A note on running Claude Code locally
A natural next question: can you point Claude Code at a local Ollama and skip the cloud API bill? Yes, with caveats.
The basic wiring is simple. Pull the model, then tell Claude Code where Ollama lives:
ollama pull gemma4:e4b
In Claude Code’s settings.json, set the base URL to your local Ollama endpoint and pick gemma4:e4b as the model. Two concrete things matter:
- Use E4B, not E2B. Everything above applies here — E2B’s default thinking mode turns every tool call into a multi-second wait, and Claude Code makes a lot of tool calls.
- Set
num_ctxto at least 32K. Claude Code’s system prompt and context accumulation get crowded fast; anything smaller and you will see truncation issues.
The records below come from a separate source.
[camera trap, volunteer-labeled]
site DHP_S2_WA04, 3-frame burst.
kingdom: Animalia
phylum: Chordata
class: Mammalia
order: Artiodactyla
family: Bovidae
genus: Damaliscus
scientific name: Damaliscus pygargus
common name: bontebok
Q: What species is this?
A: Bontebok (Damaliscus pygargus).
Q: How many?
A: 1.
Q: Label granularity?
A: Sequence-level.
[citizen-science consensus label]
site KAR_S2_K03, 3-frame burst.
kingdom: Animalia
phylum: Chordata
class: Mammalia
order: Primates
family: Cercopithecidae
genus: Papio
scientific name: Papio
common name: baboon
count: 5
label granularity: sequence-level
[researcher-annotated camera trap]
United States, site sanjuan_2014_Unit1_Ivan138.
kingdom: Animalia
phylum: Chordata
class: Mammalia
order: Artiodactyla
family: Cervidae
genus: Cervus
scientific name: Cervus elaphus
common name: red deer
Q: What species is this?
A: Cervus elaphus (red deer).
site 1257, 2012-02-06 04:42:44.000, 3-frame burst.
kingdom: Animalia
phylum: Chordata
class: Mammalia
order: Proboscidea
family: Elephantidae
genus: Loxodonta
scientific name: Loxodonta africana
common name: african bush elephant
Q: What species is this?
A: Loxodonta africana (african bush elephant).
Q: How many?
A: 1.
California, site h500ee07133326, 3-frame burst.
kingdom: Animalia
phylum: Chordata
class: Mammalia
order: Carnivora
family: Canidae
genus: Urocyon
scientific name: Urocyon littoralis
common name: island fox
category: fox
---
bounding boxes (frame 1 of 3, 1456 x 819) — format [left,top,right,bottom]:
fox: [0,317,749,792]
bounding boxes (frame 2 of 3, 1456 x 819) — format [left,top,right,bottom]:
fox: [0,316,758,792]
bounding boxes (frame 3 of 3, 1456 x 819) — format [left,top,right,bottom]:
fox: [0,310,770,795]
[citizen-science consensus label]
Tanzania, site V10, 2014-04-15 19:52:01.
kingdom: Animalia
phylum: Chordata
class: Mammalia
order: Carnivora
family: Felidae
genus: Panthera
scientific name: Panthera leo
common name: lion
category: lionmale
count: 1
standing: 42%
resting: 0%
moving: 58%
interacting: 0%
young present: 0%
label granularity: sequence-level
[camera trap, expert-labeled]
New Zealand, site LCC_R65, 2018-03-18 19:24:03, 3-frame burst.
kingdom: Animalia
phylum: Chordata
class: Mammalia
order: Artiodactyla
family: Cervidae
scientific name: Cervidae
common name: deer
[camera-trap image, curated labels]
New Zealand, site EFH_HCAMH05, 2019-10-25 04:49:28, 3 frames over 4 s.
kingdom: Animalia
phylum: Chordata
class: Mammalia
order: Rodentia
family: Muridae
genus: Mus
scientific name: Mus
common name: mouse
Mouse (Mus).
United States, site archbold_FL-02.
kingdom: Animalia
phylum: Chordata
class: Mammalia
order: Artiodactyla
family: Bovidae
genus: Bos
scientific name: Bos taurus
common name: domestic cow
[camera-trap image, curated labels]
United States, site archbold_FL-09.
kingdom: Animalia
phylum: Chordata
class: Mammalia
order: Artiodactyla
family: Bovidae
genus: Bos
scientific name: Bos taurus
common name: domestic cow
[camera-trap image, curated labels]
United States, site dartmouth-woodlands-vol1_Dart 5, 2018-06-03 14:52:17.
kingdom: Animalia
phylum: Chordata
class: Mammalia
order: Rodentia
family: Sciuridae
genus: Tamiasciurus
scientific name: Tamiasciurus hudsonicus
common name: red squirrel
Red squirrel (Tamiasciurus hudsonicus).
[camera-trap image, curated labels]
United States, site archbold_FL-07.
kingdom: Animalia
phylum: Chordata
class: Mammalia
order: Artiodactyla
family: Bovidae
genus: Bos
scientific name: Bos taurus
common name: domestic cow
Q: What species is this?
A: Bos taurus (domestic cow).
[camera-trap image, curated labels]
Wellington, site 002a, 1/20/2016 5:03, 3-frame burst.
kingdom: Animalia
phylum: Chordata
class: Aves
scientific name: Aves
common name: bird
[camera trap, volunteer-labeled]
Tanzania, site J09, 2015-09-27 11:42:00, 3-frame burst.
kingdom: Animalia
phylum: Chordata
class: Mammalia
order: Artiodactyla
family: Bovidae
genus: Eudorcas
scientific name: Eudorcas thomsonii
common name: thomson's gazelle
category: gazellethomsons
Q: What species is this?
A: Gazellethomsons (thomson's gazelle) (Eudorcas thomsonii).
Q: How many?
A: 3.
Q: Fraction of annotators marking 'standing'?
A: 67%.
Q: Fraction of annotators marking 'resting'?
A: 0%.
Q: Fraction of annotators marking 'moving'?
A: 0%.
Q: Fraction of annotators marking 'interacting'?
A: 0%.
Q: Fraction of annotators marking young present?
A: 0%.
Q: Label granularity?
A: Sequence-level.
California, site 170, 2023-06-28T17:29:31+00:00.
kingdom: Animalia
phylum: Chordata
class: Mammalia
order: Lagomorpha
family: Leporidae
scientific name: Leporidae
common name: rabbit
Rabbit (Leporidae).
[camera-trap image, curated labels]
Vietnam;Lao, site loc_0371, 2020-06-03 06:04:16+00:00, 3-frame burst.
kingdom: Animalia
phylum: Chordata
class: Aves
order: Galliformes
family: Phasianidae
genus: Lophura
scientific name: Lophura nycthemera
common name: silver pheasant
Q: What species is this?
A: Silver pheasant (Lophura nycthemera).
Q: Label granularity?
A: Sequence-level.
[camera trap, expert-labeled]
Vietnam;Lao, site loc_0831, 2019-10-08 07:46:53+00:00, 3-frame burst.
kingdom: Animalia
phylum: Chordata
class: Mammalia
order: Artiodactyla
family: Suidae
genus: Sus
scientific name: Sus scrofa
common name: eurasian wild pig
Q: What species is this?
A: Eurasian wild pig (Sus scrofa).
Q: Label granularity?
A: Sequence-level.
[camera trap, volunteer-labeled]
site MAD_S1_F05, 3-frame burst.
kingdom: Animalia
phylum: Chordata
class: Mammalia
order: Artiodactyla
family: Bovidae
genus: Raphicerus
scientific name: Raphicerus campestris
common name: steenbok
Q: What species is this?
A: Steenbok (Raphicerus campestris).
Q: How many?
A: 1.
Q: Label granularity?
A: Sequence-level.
Expect the experience to be noticeably slower and less reliable than Claude’s own hosted models. A local 4B model will occasionally overwrite files whole instead of making targeted edits, and its tool-use judgment lags behind frontier models. Treat it as “learn how the stack works” or “automate cheap text-processing jobs” rather than “daily driver for a real codebase.” The best home for gemma4:e4b in your workflow is probably a cron job, a Git hook, or a Slack bot — places where free and offline matters more than raw quality.
Best practices for local edge models
Pulled together from everything above:
- Need reasoning? E2B +
think=True. Deeper answers at the cost of speed. - Clear, specified tasks? E4B (or E2B +
think=False). Classification, extraction, translation, commit messages — 10–20× faster with negligible quality loss. - Agent workflows like Claude Code? E4B. E2B’s default thinking makes the interaction painfully slow.
- Context length? Max it out. 4K and 64K run at the same speed; bigger context saves you from overflow pain.
- Sampling parameters? Defaults are fine. Lower
temperatureto 0.1–0.3 for deterministic tasks; raise toward 1.0+ for creative ones.
A Python template that encodes most of this for fast, well-specified jobs:
import requests
def quick_task(prompt: str) -> str:
"""Tight, deterministic tasks — maximum speed."""
resp = requests.post('http://192.168.51.202:11434/api/generate', json={
'model': 'gemma4:e4b',
'prompt': prompt,
'stream': False,
'think': False,
'options': {
'temperature': 0.2,
'num_ctx': 8192,
},
})
return resp.json()['response'].strip()
msg = quick_task('Write a conventional commit message for: added retry logic to API client')
print(msg)
Wrap-up
What started as a “how fast is Gemma 4 on an RTX 3070?” benchmark turned into an accidental discovery: Ollama’s gemma4 renderer enables thinking for E2B by default, against what both Google and Ollama document. That single quirk explains the entire paradox — why E2B is faster on paper but slower in practice, why its TTFT is wildly worse on short prompts, and why think=False produces a 20× speedup with near-zero quality cost on practical tasks.
Net-net: on a single 8GB consumer GPU, gemma4:e4b with think=False is the best default for small-model workloads. Save E2B + thinking for genuinely hard problems, and keep your heavy reasoning on a cloud model.